TASK BRIEF :: Copy only this range: the line with "How far from the camera's" through the final line of the material, inclusive at both ends.

##### INFORMATION GIVEN #####

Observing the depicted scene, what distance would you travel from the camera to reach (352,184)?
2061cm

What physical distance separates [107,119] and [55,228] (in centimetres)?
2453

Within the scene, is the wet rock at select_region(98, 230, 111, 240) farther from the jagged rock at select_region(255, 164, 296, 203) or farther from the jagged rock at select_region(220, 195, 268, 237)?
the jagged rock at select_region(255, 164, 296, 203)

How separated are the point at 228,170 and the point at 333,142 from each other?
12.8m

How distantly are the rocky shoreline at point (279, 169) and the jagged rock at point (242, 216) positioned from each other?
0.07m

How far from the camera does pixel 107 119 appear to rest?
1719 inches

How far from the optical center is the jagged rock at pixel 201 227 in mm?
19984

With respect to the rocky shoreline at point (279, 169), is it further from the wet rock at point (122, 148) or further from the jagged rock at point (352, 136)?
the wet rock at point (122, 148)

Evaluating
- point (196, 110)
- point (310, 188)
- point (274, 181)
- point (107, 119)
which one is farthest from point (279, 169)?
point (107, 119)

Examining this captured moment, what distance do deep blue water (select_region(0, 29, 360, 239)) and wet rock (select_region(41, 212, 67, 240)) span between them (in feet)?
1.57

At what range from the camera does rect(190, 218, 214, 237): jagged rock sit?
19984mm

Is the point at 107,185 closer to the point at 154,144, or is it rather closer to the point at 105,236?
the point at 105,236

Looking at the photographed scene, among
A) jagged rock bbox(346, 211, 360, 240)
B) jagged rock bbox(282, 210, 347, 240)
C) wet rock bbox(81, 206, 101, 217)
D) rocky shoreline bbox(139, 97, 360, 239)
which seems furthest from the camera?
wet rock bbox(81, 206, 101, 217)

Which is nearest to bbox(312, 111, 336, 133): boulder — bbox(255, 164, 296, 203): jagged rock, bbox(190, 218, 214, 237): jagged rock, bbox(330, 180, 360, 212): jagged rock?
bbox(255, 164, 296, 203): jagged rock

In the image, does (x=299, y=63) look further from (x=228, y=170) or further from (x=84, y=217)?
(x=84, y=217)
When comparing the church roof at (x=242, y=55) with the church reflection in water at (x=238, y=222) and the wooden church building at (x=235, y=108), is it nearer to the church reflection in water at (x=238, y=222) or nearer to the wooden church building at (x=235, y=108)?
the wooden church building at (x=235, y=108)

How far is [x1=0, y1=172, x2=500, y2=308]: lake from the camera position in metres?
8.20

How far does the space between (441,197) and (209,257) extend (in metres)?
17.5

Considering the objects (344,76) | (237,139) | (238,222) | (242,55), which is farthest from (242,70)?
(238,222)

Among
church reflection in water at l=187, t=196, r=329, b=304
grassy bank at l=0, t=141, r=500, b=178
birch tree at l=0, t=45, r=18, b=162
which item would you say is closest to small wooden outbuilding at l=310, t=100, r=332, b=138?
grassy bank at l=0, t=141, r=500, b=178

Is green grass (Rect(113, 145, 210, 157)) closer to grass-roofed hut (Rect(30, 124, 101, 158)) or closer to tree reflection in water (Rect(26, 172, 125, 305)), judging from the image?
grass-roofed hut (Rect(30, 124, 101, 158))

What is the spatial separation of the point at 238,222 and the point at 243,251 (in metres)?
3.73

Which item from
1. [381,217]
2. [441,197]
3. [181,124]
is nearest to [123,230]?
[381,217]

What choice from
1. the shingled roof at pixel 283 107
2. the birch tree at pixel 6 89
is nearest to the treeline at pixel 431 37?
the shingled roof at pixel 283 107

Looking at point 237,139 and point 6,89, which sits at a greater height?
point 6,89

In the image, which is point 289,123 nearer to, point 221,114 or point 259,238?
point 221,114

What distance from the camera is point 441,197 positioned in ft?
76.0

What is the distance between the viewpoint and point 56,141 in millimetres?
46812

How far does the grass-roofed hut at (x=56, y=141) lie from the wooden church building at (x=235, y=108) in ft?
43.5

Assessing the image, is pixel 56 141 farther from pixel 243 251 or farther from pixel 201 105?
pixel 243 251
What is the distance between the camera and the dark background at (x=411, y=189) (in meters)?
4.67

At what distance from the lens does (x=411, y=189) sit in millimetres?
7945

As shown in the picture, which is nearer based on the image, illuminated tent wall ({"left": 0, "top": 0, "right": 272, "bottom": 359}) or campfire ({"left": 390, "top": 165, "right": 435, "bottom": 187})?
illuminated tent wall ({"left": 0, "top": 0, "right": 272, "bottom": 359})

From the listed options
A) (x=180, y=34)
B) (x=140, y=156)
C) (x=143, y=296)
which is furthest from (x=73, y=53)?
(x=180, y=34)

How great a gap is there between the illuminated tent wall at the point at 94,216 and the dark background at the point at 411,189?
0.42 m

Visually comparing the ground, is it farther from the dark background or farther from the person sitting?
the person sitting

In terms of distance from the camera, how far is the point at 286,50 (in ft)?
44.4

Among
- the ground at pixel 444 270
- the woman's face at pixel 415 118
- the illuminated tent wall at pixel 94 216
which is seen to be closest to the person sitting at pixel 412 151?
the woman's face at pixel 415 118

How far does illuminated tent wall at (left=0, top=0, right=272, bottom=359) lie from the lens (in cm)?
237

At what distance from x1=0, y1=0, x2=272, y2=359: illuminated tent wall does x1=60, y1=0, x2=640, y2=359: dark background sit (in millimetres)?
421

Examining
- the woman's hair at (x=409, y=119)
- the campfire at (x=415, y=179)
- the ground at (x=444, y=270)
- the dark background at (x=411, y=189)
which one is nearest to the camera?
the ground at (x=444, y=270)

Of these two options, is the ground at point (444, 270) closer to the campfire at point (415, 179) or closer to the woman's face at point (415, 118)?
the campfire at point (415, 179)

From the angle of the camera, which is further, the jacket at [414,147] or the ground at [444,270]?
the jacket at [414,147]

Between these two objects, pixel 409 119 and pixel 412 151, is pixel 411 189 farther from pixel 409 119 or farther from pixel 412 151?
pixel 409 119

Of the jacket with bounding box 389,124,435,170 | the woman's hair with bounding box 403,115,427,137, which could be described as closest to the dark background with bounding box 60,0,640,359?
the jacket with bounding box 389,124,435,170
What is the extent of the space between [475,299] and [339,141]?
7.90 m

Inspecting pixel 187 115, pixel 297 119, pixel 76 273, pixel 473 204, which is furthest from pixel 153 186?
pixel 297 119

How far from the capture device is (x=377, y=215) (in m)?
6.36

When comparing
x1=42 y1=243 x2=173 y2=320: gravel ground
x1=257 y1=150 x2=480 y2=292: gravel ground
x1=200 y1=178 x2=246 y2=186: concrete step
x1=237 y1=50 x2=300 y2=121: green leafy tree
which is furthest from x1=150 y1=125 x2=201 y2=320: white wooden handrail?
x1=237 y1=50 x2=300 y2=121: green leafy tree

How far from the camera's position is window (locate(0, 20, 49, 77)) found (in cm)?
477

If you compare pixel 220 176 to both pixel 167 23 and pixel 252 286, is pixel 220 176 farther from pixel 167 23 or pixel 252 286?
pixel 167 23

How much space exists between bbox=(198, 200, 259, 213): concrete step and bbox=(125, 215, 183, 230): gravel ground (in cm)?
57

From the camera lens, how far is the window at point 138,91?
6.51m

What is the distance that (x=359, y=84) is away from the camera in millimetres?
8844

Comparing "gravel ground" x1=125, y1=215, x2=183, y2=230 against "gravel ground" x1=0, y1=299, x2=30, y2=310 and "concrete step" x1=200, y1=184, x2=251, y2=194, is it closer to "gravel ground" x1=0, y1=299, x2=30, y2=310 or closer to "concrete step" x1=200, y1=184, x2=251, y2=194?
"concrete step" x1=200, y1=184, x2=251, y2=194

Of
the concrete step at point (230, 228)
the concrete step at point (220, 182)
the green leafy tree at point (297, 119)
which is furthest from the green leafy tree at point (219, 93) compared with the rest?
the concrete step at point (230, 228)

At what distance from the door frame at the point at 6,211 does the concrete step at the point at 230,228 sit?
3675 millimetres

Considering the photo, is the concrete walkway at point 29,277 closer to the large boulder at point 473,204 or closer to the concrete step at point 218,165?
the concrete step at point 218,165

#####

FINAL RESULT ::
How far from the camera's position is window (locate(0, 20, 49, 77)) found (in cm)?
477

If you compare pixel 220 176 to both pixel 167 23 and pixel 252 286, is pixel 220 176 farther from pixel 167 23 or pixel 252 286?
pixel 167 23

How much space exists between bbox=(198, 200, 259, 213): concrete step and bbox=(125, 215, 183, 230): gravel ground (in cm)?
57

From the camera lens, how far is the window at point 138,91?
6.51m

What is the distance that (x=359, y=84) is away from the camera in millimetres?
8844

Comparing "gravel ground" x1=125, y1=215, x2=183, y2=230 against "gravel ground" x1=0, y1=299, x2=30, y2=310 and "concrete step" x1=200, y1=184, x2=251, y2=194, is it closer to "gravel ground" x1=0, y1=299, x2=30, y2=310 or closer to "concrete step" x1=200, y1=184, x2=251, y2=194?
"concrete step" x1=200, y1=184, x2=251, y2=194

Of
the concrete step at point (230, 228)
the concrete step at point (220, 182)
the green leafy tree at point (297, 119)
which is furthest from the green leafy tree at point (219, 93) compared with the rest?
the concrete step at point (230, 228)

At what distance from the door frame at the point at 6,211 does the concrete step at the point at 230,228 sit?
3675 millimetres

Considering the photo, is the concrete walkway at point 29,277 closer to the large boulder at point 473,204 or closer to the concrete step at point 218,165?
the concrete step at point 218,165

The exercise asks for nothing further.